* ТЕКСТ *

Но тогда, летом 1836 года, переживая первую любовь, Флобер не отдавал себе отчета в этом, а вернувшись в Трувиль в конце августа 1838 года и не найдя там госпожи Шлезингер, он понял, что любил ее, и воспоминания о встрече с нею превратили начатую книгу в «настоящие Мемуары».
В повести Флобер дает Элизе другое имя, он называет ее символическим именем — Мария. Встреча с ней — один из важнейших этапов воспитания чувств юноши-поэта, открытие новых свойств его души, переживание не только чувственное, но во многом эстетическое, похожее на рыцарское поклонение Прекрасной Даме. Испытывая «странное мистическое чувство», в котором сливаются «мучение и радость», он становится «взрослым и гордым», взгляд ее зажигает «божественный огонь» в его душе, он пронзительно ощущает бесконечную гармонию, что раньше открывалась ему лишь в природе и поэзии. Сравнение Марии с Венерой, сошедшей с пьедестала, придает этому биографическому эпизоду смысл иерофании — явления божества, превращающего смертного человека в существо более совершенное.
Прерывая рассказ о Марии, Флобер включает в повесть написанный в декабре 1837 года эпизод о первой полудетской влюбленности в маленькую англичанку Каролину Голанд (1820-?), гостившую в их доме. Первоначально этот автобиографический набросок не был предназначен для «Мемуаров безумца», но его элегический и одновременно чуть ироничный тон позволяют оттенить исключительность чувства к Марии. За рассказом о Каролине следует короткая глава о связи с неизвестной женщиной, связи плотской, без любви. Флобер оставляет эту женщину безымянной, и это так же символично, как имя Мадонны, данное им госпоже Шлезингер. В главах, посвященных Марии, мотив безумия звучит лишь однажды как «безумие любви» — «нежное упоение сердца» и «блаженство», гармония души.
История о бездуховной связи с безымянной женщиной, безнадежность любви к Марии вновь возвращают рассказчика к состоянию душевного хаоса и сомнений. И все же в мире, подобном «гигантскому безумцу», есть возможность гармонии, раз существует искусство — единственная «вера, достойная поклонения», и творчество, возможное вопреки всем сомнениям, неудачам и доводам рассудка. Эта идея возникает в образе колоколов, звучащих в финале повести. Колокола, чей звон отмечает каждый этап человеческой жизни, лгут, как поэт, не нашедший точного слова. И так же как поэт, они безумны, ведь «бедная медь» заблудилась между небом и землей, вместо того чтобы «служить в полях сражений или стать конской подковой», но их голос, как голос поэта, окружает мир «сетью гармоний».
«Мемуары безумца», как и «Агонии», были своеобразным письмом,[20] обращенным к тому, кого Флобер называл своим «вторым я», к человеку очень близкому, но все же к «другому», а в 1840–1841 годах он единственный раз в жизни ведет дневниковые заметки.

* ФРАГМЕНТ ДАННЫХ *
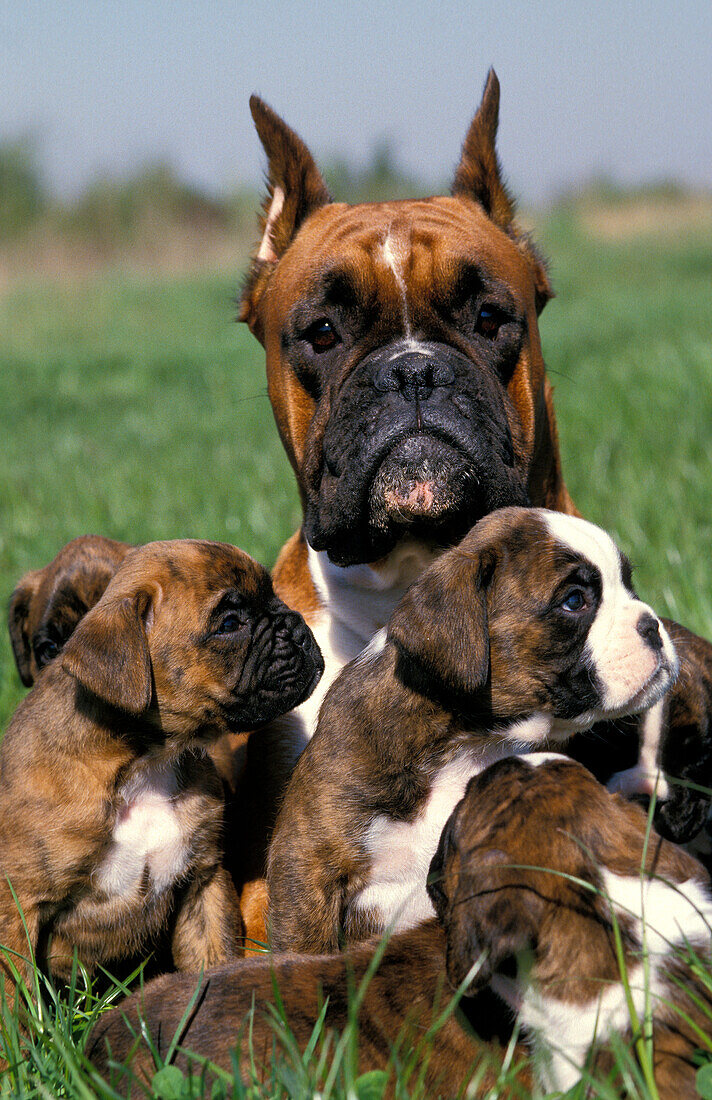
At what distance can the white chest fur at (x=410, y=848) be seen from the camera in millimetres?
3436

* ЗАДАНИЯ *
a – Ответьте по тексту о «Мемуарах безумца»:
(i) Каким именем Флобер называет Элизу в повести?
(ii) Когда был написан эпизод о Каролине Голанд?
(iii) В какие годы Флобер вел дневниковые заметки?
b – Выпишите из текста о «Мемуарах безумца» всё, что идет от слов «В повести Флобер» и ниже, до слов «существо более совершенное.» включительно.
c – Продолжите текст о «Мемуарах безумца», начав сразу после его последнего предложения.

* ОТВЕТЫ *
a –
(i) Мария.
(ii) В декабре 1837 года.
(iii) В 1840–1841 годах.

b –
В повести Флобер дает Элизе другое имя, он называет ее символическим именем — Мария. Встреча с ней — один из важнейших этапов воспитания чувств юноши-поэта, открытие новых свойств его души, переживание не только чувственное, но во многом эстетическое, похожее на рыцарское поклонение Прекрасной Даме. Испытывая «странное мистическое чувство», в котором сливаются «мучение и радость», он становится «взрослым и гордым», взгляд ее зажигает «божественный огонь» в его душе, он пронзительно ощущает бесконечную гармонию, что раньше открывалась ему лишь в природе и поэзии. Сравнение Марии с Венерой, сошедшей с пьедестала, придает этому биографическому эпизоду смысл иерофании — явления божества, превращающего смертного человека в существо более совершенное.

c –
Правда, это необычный дневник. В нем почти нет дат и последовательного рассказа о событиях, но есть размышления о себе и мире, об искусстве и философии, религии и науке. «Моя жизнь — не события. Моя жизнь — это мысль», — пишет Флобер в «Мемуарах безумца», и заметки в тетради, которую он вел в 1840–1841 году, и есть настоящее свидетельство самосознания двадцатилетнего писателя.
В это время Флобер уже не был учеником коллежа, в декабре 1839 года его вместе с двумя товарищами исключили из класса философии за «непослушание» и в назидание другим. К выпускному экзамену на степень бакалавра он готовился дома, успешно выдержал его, и 22 августа 1840 года отправился в путешествие на юг Франции и Корсику. Из путешествия Гюстав вернулся в начале ноября, и зимой 1841 года должен был готовиться к поступлению на факультет права, где учились его самые близкие друзья — Ле Пуатвен и Эрнест Шевалье.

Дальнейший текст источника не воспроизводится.